Призвавший Вас в служение, сопряженное с особенными трудностями, не оставит Вас без благодатных указаний для исхода из затруднений. Но если и мою мысль о исповеди священников, удаленных от других, знать желаете, — представляю ее на Ваш суд. Исповедь через письмо не признаю удобною. Письмо может впасть в чужие руки. Опасение сего даст причину открывать состояние совести неясно, и следственно, не вполне искренно, чрез что и совесть может остаться неудовлетворенною. А впадение письма в посторонние руки может иногда произвести гласность, ушам неприятную, и соблазн.
Что же делать священнику, не имеющему в близости духовного отца?
В каждый пост пусть готовится к исповеди, как должно, и наконец, приступая к священнослужению, пусть совершит сам над собою чин исповеди, применяя к себе молитвы, и последнее разрешение может произнести так: «Господи Боже наш Иисусе Христе, благодатью и щедротами Твоего человеколюбия, прости ми вся согрешения моя, и понеже не имам ныне служителя Твоего, приемлющего мое покаяние, невидимая благодать Твоя да разрешит мя от всех грехов моих, во имя Отца, и Сына, и Святаго Духа. Аминь». Это — по нужде. Как же скоро может он иметь вблизи духовника, то должен воспользоваться удобностью и исповедоваться у него, хотя бы это было не с постом и без предварительного приготовления, по неимению времени.
Так я думаю, а решите Вы, по данной Вам власти в Вашей области.
Чтобы избавиться от оскорбления кресту, Вы желаете, чтобы крест употребляем был только семиконечный, а четвероконечный оставался бы простою Фигурою. Это невозможно. Сказать православным: четвероконечный крест — не крест, значило бы преподавать раскольническое учение. На облачениях, от глубокой древности, постоянно крест четвероконечный. На древнейших иконах в руках мучеников кресты четвероконечные, а иногда шестиконечные, а семиконечные являются уже не в древние времена. Если поперт четвероконечный крест, следовало требовать, чтобы его не попирали под ноги, и можно представить Св. Синоду о запрещении.

КОРОТКОЕ ЗАДАНИЕ
Выпишите без изменений фрагмент отрывка об исповеди священников и о кресте от слов «Что же делать» до слов «в Вашей области.».

ЗАПИСАННЫЕ ДАННЫЕ

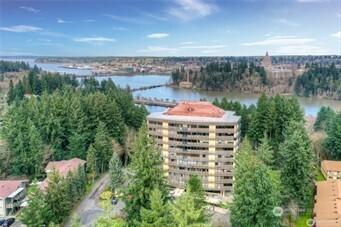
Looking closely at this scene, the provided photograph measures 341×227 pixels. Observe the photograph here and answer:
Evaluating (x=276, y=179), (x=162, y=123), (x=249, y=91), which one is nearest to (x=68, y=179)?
(x=162, y=123)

РЕШЁННОЕ ЗАДАНИЕ
Что же делать священнику, не имеющему в близости духовного отца?
В каждый пост пусть готовится к исповеди, как должно, и наконец, приступая к священнослужению, пусть совершит сам над собою чин исповеди, применяя к себе молитвы, и последнее разрешение может произнести так: «Господи Боже наш Иисусе Христе, благодатью и щедротами Твоего человеколюбия, прости ми вся согрешения моя, и понеже не имам ныне служителя Твоего, приемлющего мое покаяние, невидимая благодать Твоя да разрешит мя от всех грехов моих, во имя Отца, и Сына, и Святаго Духа. Аминь». Это — по нужде. Как же скоро может он иметь вблизи духовника, то должен воспользоваться удобностью и исповедоваться у него, хотя бы это было не с постом и без предварительного приготовления, по неимению времени.
Так я думаю, а решите Вы, по данной Вам власти в Вашей области.